(Records from a data collection)
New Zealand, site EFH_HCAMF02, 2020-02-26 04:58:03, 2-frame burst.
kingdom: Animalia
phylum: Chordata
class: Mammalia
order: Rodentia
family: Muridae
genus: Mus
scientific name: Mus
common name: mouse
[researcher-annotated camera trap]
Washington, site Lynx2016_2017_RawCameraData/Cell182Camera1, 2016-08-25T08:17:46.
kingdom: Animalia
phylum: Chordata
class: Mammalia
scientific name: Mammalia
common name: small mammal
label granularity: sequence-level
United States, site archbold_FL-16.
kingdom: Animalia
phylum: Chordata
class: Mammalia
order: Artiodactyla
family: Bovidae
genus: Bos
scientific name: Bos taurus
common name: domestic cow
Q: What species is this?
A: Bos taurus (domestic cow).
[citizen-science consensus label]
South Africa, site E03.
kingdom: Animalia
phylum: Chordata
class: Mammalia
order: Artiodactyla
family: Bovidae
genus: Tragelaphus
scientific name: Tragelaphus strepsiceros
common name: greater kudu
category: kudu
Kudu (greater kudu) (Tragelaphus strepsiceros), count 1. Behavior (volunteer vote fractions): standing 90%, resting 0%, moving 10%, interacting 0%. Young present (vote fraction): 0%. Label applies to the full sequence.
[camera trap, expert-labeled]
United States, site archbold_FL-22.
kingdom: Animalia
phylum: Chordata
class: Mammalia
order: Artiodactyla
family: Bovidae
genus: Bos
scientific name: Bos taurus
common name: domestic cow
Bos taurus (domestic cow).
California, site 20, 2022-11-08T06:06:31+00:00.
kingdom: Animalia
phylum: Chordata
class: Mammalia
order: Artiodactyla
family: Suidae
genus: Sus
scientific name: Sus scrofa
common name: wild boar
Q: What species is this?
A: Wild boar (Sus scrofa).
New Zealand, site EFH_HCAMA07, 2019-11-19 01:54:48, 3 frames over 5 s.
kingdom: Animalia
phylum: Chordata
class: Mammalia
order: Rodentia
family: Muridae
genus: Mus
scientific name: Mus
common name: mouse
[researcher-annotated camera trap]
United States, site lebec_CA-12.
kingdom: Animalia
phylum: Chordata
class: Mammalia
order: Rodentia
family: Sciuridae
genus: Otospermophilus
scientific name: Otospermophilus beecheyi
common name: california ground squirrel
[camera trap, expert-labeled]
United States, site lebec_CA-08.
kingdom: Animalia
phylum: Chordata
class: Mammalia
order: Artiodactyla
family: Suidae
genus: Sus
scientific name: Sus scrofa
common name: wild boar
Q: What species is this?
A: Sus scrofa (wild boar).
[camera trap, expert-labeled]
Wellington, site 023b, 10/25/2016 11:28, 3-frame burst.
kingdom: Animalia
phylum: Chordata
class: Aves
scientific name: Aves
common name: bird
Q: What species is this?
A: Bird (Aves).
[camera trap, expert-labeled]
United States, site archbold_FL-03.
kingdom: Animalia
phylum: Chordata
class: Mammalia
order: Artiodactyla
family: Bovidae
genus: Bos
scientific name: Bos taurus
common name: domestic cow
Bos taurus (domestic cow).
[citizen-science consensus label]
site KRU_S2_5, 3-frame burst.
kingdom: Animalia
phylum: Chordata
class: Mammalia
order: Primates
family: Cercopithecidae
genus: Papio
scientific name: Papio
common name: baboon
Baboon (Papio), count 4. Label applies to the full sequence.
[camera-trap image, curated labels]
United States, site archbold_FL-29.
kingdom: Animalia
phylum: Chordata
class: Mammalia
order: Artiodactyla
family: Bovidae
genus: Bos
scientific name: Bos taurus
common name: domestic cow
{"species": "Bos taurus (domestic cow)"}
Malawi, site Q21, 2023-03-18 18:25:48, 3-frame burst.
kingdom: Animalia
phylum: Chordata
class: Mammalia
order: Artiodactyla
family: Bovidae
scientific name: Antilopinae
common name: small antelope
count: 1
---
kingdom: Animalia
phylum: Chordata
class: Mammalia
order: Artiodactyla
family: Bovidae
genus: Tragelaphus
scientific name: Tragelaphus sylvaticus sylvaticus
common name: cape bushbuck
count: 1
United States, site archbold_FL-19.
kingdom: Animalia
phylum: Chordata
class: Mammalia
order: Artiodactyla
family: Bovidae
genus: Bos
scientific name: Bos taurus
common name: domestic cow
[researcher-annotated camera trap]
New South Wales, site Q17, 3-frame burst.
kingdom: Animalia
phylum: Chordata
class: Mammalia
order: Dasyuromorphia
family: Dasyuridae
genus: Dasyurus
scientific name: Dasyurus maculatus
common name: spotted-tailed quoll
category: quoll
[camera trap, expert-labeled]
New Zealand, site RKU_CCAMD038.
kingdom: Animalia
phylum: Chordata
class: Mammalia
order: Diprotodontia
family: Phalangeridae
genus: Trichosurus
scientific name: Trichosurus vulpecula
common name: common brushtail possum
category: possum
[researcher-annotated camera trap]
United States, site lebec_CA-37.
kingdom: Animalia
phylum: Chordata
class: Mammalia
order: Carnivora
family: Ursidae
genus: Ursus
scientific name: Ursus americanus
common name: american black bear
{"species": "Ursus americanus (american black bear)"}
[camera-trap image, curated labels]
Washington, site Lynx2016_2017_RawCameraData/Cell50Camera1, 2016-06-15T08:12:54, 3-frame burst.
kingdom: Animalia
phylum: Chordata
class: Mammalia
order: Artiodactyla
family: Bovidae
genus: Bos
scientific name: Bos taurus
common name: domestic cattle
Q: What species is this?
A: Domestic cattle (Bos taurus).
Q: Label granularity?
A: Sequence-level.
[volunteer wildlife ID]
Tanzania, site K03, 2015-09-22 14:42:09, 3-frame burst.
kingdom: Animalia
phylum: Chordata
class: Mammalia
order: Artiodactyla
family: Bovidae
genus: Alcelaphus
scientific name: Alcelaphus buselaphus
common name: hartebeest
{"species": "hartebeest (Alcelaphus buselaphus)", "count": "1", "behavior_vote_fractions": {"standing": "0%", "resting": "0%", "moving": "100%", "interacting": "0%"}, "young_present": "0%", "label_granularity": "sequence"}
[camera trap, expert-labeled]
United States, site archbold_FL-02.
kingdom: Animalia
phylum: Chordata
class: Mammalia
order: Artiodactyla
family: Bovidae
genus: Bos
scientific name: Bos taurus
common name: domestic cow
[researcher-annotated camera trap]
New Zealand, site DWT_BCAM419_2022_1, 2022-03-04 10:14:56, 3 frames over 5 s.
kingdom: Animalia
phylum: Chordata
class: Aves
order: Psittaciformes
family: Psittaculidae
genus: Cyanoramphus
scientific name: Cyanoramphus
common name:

# [Task objective]
Write the entries out again in full, exactly as they appear above.

# [Result for this task]
New Zealand, site EFH_HCAMF02, 2020-02-26 04:58:03, 2-frame burst.
kingdom: Animalia
phylum: Chordata
class: Mammalia
order: Rodentia
family: Muridae
genus: Mus
scientific name: Mus
common name: mouse
[researcher-annotated camera trap]
Washington, site Lynx2016_2017_RawCameraData/Cell182Camera1, 2016-08-25T08:17:46.
kingdom: Animalia
phylum: Chordata
class: Mammalia
scientific name: Mammalia
common name: small mammal
label granularity: sequence-level
United States, site archbold_FL-16.
kingdom: Animalia
phylum: Chordata
class: Mammalia
order: Artiodactyla
family: Bovidae
genus: Bos
scientific name: Bos taurus
common name: domestic cow
Q: What species is this?
A: Bos taurus (domestic cow).
[citizen-science consensus label]
South Africa, site E03.
kingdom: Animalia
phylum: Chordata
class: Mammalia
order: Artiodactyla
family: Bovidae
genus: Tragelaphus
scientific name: Tragelaphus strepsiceros
common name: greater kudu
category: kudu
Kudu (greater kudu) (Tragelaphus strepsiceros), count 1. Behavior (volunteer vote fractions): standing 90%, resting 0%, moving 10%, interacting 0%. Young present (vote fraction): 0%. Label applies to the full sequence.
[camera trap, expert-labeled]
United States, site archbold_FL-22.
kingdom: Animalia
phylum: Chordata
class: Mammalia
order: Artiodactyla
family: Bovidae
genus: Bos
scientific name: Bos taurus
common name: domestic cow
Bos taurus (domestic cow).
California, site 20, 2022-11-08T06:06:31+00:00.
kingdom: Animalia
phylum: Chordata
class: Mammalia
order: Artiodactyla
family: Suidae
genus: Sus
scientific name: Sus scrofa
common name: wild boar
Q: What species is this?
A: Wild boar (Sus scrofa).
New Zealand, site EFH_HCAMA07, 2019-11-19 01:54:48, 3 frames over 5 s.
kingdom: Animalia
phylum: Chordata
class: Mammalia
order: Rodentia
family: Muridae
genus: Mus
scientific name: Mus
common name: mouse
[researcher-annotated camera trap]
United States, site lebec_CA-12.
kingdom: Animalia
phylum: Chordata
class: Mammalia
order: Rodentia
family: Sciuridae
genus: Otospermophilus
scientific name: Otospermophilus beecheyi
common name: california ground squirrel
[camera trap, expert-labeled]
United States, site lebec_CA-08.
kingdom: Animalia
phylum: Chordata
class: Mammalia
order: Artiodactyla
family: Suidae
genus: Sus
scientific name: Sus scrofa
common name: wild boar
Q: What species is this?
A: Sus scrofa (wild boar).
[camera trap, expert-labeled]
Wellington, site 023b, 10/25/2016 11:28, 3-frame burst.
kingdom: Animalia
phylum: Chordata
class: Aves
scientific name: Aves
common name: bird
Q: What species is this?
A: Bird (Aves).
[camera trap, expert-labeled]
United States, site archbold_FL-03.
kingdom: Animalia
phylum: Chordata
class: Mammalia
order: Artiodactyla
family: Bovidae
genus: Bos
scientific name: Bos taurus
common name: domestic cow
Bos taurus (domestic cow).
[citizen-science consensus label]
site KRU_S2_5, 3-frame burst.
kingdom: Animalia
phylum: Chordata
class: Mammalia
order: Primates
family: Cercopithecidae
genus: Papio
scientific name: Papio
common name: baboon
Baboon (Papio), count 4. Label applies to the full sequence.
[camera-trap image, curated labels]
United States, site archbold_FL-29.
kingdom: Animalia
phylum: Chordata
class: Mammalia
order: Artiodactyla
family: Bovidae
genus: Bos
scientific name: Bos taurus
common name: domestic cow
{"species": "Bos taurus (domestic cow)"}
Malawi, site Q21, 2023-03-18 18:25:48, 3-frame burst.
kingdom: Animalia
phylum: Chordata
class: Mammalia
order: Artiodactyla
family: Bovidae
scientific name: Antilopinae
common name: small antelope
count: 1
---
kingdom: Animalia
phylum: Chordata
class: Mammalia
order: Artiodactyla
family: Bovidae
genus: Tragelaphus
scientific name: Tragelaphus sylvaticus sylvaticus
common name: cape bushbuck
count: 1
United States, site archbold_FL-19.
kingdom: Animalia
phylum: Chordata
class: Mammalia
order: Artiodactyla
family: Bovidae
genus: Bos
scientific name: Bos taurus
common name: domestic cow
[researcher-annotated camera trap]
New South Wales, site Q17, 3-frame burst.
kingdom: Animalia
phylum: Chordata
class: Mammalia
order: Dasyuromorphia
family: Dasyuridae
genus: Dasyurus
scientific name: Dasyurus maculatus
common name: spotted-tailed quoll
category: quoll
[camera trap, expert-labeled]
New Zealand, site RKU_CCAMD038.
kingdom: Animalia
phylum: Chordata
class: Mammalia
order: Diprotodontia
family: Phalangeridae
genus: Trichosurus
scientific name: Trichosurus vulpecula
common name: common brushtail possum
category: possum
[researcher-annotated camera trap]
United States, site lebec_CA-37.
kingdom: Animalia
phylum: Chordata
class: Mammalia
order: Carnivora
family: Ursidae
genus: Ursus
scientific name: Ursus americanus
common name: american black bear
{"species": "Ursus americanus (american black bear)"}
[camera-trap image, curated labels]
Washington, site Lynx2016_2017_RawCameraData/Cell50Camera1, 2016-06-15T08:12:54, 3-frame burst.
kingdom: Animalia
phylum: Chordata
class: Mammalia
order: Artiodactyla
family: Bovidae
genus: Bos
scientific name: Bos taurus
common name: domestic cattle
Q: What species is this?
A: Domestic cattle (Bos taurus).
Q: Label granularity?
A: Sequence-level.
[volunteer wildlife ID]
Tanzania, site K03, 2015-09-22 14:42:09, 3-frame burst.
kingdom: Animalia
phylum: Chordata
class: Mammalia
order: Artiodactyla
family: Bovidae
genus: Alcelaphus
scientific name: Alcelaphus buselaphus
common name: hartebeest
{"species": "hartebeest (Alcelaphus buselaphus)", "count": "1", "behavior_vote_fractions": {"standing": "0%", "resting": "0%", "moving": "100%", "interacting": "0%"}, "young_present": "0%", "label_granularity": "sequence"}
[camera trap, expert-labeled]
United States, site archbold_FL-02.
kingdom: Animalia
phylum: Chordata
class: Mammalia
order: Artiodactyla
family: Bovidae
genus: Bos
scientific name: Bos taurus
common name: domestic cow
[researcher-annotated camera trap]
New Zealand, site DWT_BCAM419_2022_1, 2022-03-04 10:14:56, 3 frames over 5 s.
kingdom: Animalia
phylum: Chordata
class: Aves
order: Psittaciformes
family: Psittaculidae
genus: Cyanoramphus
scientific name: Cyanoramphus
common name:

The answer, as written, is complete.